Pour restaurer l’attractivité du métier, un « plan national des métiers du grand âge » a été annoncé par le gouvernement à l’occasion de la remise du rapport « Libault », en mars 2019. Ce qui suppose d’organiser différentes passerelles de formation pour leur permettre d’évoluer, mais aussi de créer de nouveaux postes à responsabilités destinés à valoriser leurs compétences. « Il faut arriver à construire des projets de carrière pour donner des perspectives aux aides-soignantes », reconnaît Antoine Perrin. Mais il demeure impossible, selon les syndicats, de ne pas en passer aussi par une hausse significative des rémunérations. En particulier dans un contexte d’allongement de la formation d’aide-soignante qui devrait bientôt aboutir. « On va leur donner plus de travail, plus de compétences et plus de responsabilités, mais on n’a toujours pas ouvert le volet salarial. Si cela reste en l’état, ça va exploser », estime Gilles Gadier, secrétaire fédéral FO. Pour le moment, le gouvernement a annoncé une « généralisation » progressive du versement de la prime d’assistant de soins en gérontologie (ASG) aux aides-soignants des Ehpad ayant suivi une formation sur les spécificités de la prise en charge de la personne âgée.

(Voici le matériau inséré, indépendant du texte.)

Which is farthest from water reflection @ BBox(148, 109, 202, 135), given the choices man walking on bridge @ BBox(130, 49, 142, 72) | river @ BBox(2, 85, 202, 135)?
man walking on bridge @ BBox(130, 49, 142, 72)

Autant de chantiers coûteux qui nécessitent un engagement financier sur la durée et à la hauteur. Alors que le budget pour 2020 prévoit une enveloppe supplémentaire de 680 millions d’euros pour couvrir les besoins des Ehpad et du secteur de l’aide à domicile, l’effort devrait être amplifié pour faire face aux défis du grand âge. « On en revient à la question historique du secteur. Dès qu’ils commencent à chiffrer, les rapports demandent au moins 1 milliard d’euros » supplémentaires par an, selon Florence Arnaiz-Maumé. Le gouvernement, qui doit présenter son projet de loi « grand âge et autonomie » – reporté à cette année –, se sait attendu sur ce sujet pour réellement convaincre.

Une chute des vocations ?

Entre 2014 et 2018, le nombre de candidats ayant passé les épreuves de sélection aux formations d’aide-soignant est passé de 111 100 à 64 500, soit une chute de 42 %, selon une étude de la Drees de décembre 2019. En parallèle, le nombre d’inscrits en formation baisse pour la deuxième année consécutive, de 6 % entre 2016 et 2018, après avoir augmenté de manière continue depuis 2000. Pour remédier à cette baisse et susciter de nouvelles vocations, le concours d’entrée en institut de formation au diplôme d’aide-soignant devrait être supprimé.